Spatial question records:
* * *
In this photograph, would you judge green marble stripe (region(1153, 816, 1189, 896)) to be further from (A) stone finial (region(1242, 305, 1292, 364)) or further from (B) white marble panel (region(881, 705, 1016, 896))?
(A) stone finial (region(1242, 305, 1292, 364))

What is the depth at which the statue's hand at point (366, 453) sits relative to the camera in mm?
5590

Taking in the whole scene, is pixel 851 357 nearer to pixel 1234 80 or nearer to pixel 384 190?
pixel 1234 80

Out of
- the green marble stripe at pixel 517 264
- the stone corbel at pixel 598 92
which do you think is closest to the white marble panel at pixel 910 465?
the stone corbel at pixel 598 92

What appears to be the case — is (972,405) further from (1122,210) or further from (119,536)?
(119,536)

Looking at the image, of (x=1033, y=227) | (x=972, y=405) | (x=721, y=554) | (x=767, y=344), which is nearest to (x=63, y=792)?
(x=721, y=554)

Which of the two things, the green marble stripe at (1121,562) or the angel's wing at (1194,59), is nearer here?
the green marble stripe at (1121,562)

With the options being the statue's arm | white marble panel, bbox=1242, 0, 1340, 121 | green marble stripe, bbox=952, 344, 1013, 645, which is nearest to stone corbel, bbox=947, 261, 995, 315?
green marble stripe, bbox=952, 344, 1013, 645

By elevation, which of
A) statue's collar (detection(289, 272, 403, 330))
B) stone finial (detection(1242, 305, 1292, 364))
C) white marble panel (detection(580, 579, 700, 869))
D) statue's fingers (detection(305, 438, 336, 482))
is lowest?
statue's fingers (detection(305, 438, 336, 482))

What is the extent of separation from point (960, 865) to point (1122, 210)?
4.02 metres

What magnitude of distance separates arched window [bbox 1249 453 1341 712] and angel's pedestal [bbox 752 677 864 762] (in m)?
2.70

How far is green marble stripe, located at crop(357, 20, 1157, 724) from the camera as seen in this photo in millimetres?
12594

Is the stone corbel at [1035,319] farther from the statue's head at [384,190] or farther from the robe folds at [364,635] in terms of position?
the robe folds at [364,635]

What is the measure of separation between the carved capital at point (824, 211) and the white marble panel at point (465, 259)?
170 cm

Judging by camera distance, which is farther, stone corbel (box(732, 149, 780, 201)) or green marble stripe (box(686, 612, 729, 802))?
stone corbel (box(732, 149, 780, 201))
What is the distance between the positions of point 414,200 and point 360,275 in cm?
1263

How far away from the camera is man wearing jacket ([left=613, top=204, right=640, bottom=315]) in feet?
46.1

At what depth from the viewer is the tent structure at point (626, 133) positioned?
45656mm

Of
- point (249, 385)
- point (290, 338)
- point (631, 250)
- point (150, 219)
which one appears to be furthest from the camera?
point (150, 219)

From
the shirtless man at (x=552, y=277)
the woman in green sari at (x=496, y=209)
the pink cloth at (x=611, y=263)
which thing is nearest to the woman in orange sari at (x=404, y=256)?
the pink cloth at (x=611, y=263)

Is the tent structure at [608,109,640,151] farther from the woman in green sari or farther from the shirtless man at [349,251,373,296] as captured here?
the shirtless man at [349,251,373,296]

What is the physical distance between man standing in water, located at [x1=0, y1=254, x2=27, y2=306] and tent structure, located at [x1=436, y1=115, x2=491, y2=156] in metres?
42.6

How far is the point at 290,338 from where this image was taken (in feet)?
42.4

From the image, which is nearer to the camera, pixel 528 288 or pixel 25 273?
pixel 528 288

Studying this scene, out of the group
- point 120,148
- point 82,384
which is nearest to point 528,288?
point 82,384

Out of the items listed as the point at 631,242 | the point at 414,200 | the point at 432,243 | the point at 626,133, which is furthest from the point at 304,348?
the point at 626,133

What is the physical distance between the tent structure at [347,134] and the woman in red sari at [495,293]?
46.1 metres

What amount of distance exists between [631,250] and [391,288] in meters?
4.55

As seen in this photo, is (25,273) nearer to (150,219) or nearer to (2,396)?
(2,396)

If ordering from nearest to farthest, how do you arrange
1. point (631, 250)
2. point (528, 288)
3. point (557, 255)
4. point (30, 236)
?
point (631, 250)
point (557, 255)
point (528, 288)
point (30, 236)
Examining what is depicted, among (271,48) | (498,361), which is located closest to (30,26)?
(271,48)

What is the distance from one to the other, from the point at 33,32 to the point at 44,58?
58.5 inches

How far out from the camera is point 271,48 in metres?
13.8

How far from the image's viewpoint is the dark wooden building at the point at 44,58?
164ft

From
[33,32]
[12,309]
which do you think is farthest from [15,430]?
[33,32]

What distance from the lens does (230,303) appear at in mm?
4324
* * *
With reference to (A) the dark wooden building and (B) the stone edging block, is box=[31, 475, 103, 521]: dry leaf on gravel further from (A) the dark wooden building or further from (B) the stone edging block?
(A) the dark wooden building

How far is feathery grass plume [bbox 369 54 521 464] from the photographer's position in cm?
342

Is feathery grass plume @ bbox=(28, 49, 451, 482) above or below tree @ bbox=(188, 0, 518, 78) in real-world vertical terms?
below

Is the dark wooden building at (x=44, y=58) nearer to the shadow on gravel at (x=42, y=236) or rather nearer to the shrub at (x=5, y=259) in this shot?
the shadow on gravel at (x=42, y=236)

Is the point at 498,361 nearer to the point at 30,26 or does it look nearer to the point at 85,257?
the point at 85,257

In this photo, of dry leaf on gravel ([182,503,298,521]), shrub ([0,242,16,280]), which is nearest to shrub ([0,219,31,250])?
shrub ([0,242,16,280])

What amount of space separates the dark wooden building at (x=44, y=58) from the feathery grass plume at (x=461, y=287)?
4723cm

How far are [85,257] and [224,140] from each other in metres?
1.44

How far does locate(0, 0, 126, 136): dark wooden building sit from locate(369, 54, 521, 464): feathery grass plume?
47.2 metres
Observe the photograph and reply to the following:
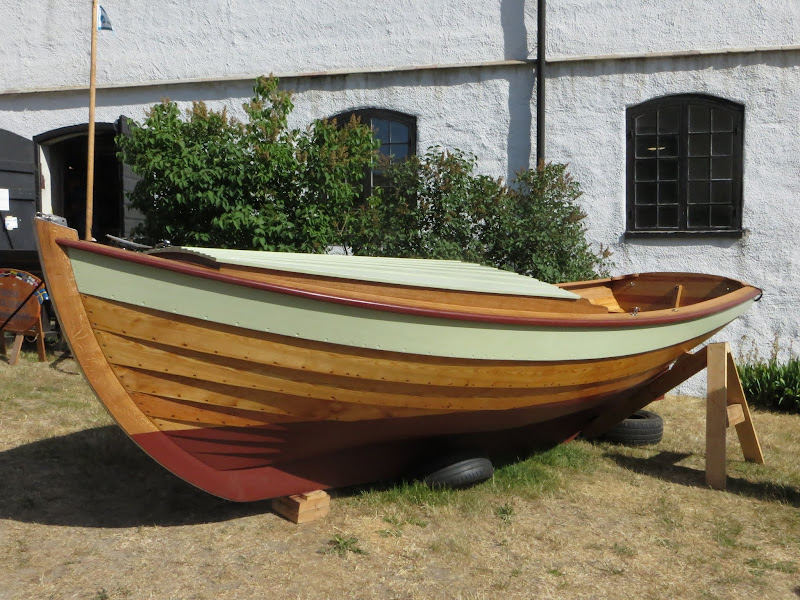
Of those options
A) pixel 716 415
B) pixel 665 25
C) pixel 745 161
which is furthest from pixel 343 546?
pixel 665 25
* * *
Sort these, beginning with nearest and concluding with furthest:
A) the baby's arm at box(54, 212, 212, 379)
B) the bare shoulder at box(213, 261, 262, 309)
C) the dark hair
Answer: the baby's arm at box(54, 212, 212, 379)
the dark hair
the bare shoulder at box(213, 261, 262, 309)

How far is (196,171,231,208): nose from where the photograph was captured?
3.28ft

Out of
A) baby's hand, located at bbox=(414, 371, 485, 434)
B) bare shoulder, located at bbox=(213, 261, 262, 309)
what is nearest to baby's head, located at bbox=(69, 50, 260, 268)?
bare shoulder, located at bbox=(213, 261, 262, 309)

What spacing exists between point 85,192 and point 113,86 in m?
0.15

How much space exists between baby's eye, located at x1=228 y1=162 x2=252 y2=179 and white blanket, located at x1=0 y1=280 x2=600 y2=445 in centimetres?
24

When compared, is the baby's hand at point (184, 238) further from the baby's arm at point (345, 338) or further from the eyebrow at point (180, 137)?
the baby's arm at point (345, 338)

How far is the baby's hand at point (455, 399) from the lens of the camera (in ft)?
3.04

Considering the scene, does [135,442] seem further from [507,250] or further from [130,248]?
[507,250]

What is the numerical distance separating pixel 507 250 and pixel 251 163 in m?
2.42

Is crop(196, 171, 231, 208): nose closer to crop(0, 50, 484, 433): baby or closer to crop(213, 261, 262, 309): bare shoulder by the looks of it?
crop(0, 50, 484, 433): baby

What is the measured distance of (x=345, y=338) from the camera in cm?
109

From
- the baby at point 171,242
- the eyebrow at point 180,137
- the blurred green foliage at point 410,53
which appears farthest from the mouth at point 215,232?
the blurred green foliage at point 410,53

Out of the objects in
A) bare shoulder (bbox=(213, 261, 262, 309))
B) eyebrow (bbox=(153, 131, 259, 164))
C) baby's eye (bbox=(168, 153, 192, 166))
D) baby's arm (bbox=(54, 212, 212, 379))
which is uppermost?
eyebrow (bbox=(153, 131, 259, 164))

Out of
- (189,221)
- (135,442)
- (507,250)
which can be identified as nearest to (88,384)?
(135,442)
* * *
Show each line from the entries above that contains the string "lens". Case counts.

* _Task output_
What distance from the lens does (230,303) appear at in mm?
How far is the baby's hand at point (455, 399) from the lens of the camera (in ft)?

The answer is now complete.